Should dram shop laws continue to exist?

Fresh from sporting a green jacket at the Masters Tournament, and receiving the Presidential Medal of Freedom, Tiger Woods has found himself in yet another legal battle. This time, it involves an associate of the famed golfer who died in a car wreck due to his alcohol intoxication. The parents of the deceased driver seek a lawsuit restitution stating that Woods is culpable for the events which took place at his Juniper, FL restaurant, named The Woods.

Why? Woods wasn’t even on the premises when the departed Nicholas F. Immesberger’s state of inebriation grew. What objective law shows that Woods is liable in this situation? With a blood alcohol level more than three times the legal limit, the fault should be squarely placed on the dead associate. For his own inability to handle his liquor, he sadly met his end. But the blame should not be on Tiger Woods, or his girlfriend, Erica Herman. As co-manager of the estate, Immesberger’s parents claim that their son was an alcoholic to begin with, yet The Woods associates plied the drunken driver with more and more booze.

Information shown =>
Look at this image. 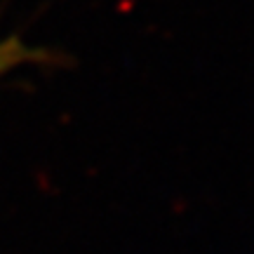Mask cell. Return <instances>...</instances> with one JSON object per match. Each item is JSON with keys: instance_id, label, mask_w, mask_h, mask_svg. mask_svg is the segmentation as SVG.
<instances>
[{"instance_id": "obj_1", "label": "cell", "mask_w": 254, "mask_h": 254, "mask_svg": "<svg viewBox=\"0 0 254 254\" xmlns=\"http://www.w3.org/2000/svg\"><path fill=\"white\" fill-rule=\"evenodd\" d=\"M50 59H52L50 52L40 50V47L26 45L19 36L0 38V78L5 73L24 66V64H45Z\"/></svg>"}]
</instances>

Exercises =>
1) In the passage on dram shop laws, what is the name of Tiger Woods's restaurant?
2) Name every person the passage on dram shop laws identifies by name.
3) Carry on the passage on dram shop laws from its last sentence, keeping its argumentative tone.

Solved problems =>
1) The Woods

2) Tiger Woods, Nicholas F. Immesberger, Erica Herman

3)
If the law is to mean anything, this case should only consider the facts of reality. The driver chose to imbibe heavily. The driver chose to get behind the wheel of a vehicle. As Woods was nowhere near the site when all of this occurred, the closest lawsuit that ought to be filed should be against the employees.

Like a military command, the warriors directly responsible for a given offense are dealt with under the Uniform Code of Military Justice (UCMJ). Not all of the platoon, nor the commanding officer (unless such persons can also be implicated) report before a legal board, only the alleged culprits. So is the case in civilian law, or it should be anyway. The law should protect Woods, and his girlfriend from any wrongdoing.

Their lives, and parts of their livelihoods, should not be on the line. As a case of negligence, the whole proceeding should fall at least on the shoulders of the employees. But the fact remains that Immesberger selflessly felt that he could drink more, and then positioned himself in a car in no condition to drive. 

As the dram shop laws currently indicate, they protect, “lawsuits over injuries caused by people who bought drinks at bars and restaurants.” Every state in the union upholds this law. In a “first party” dram shop case, (like this one) if Immesberger had lived, he could have sued Woods. Now his parents will perform that effort.

If The Woods had suggested non-alcoholic beverages then maybe this mess would not be a factor, or a blip on a news clips. As long as these dram shop laws remain in existence, then people like Tiger Woods will have to worry about the responsibility like a Louisiana noose hanging over his head.

Because Immesberger was not a minor, but a full grown man, it stands to reason that he could control his alcohol intake, regardless of the fact that he was an alcoholic. Personal respect, and regard for the law should go together.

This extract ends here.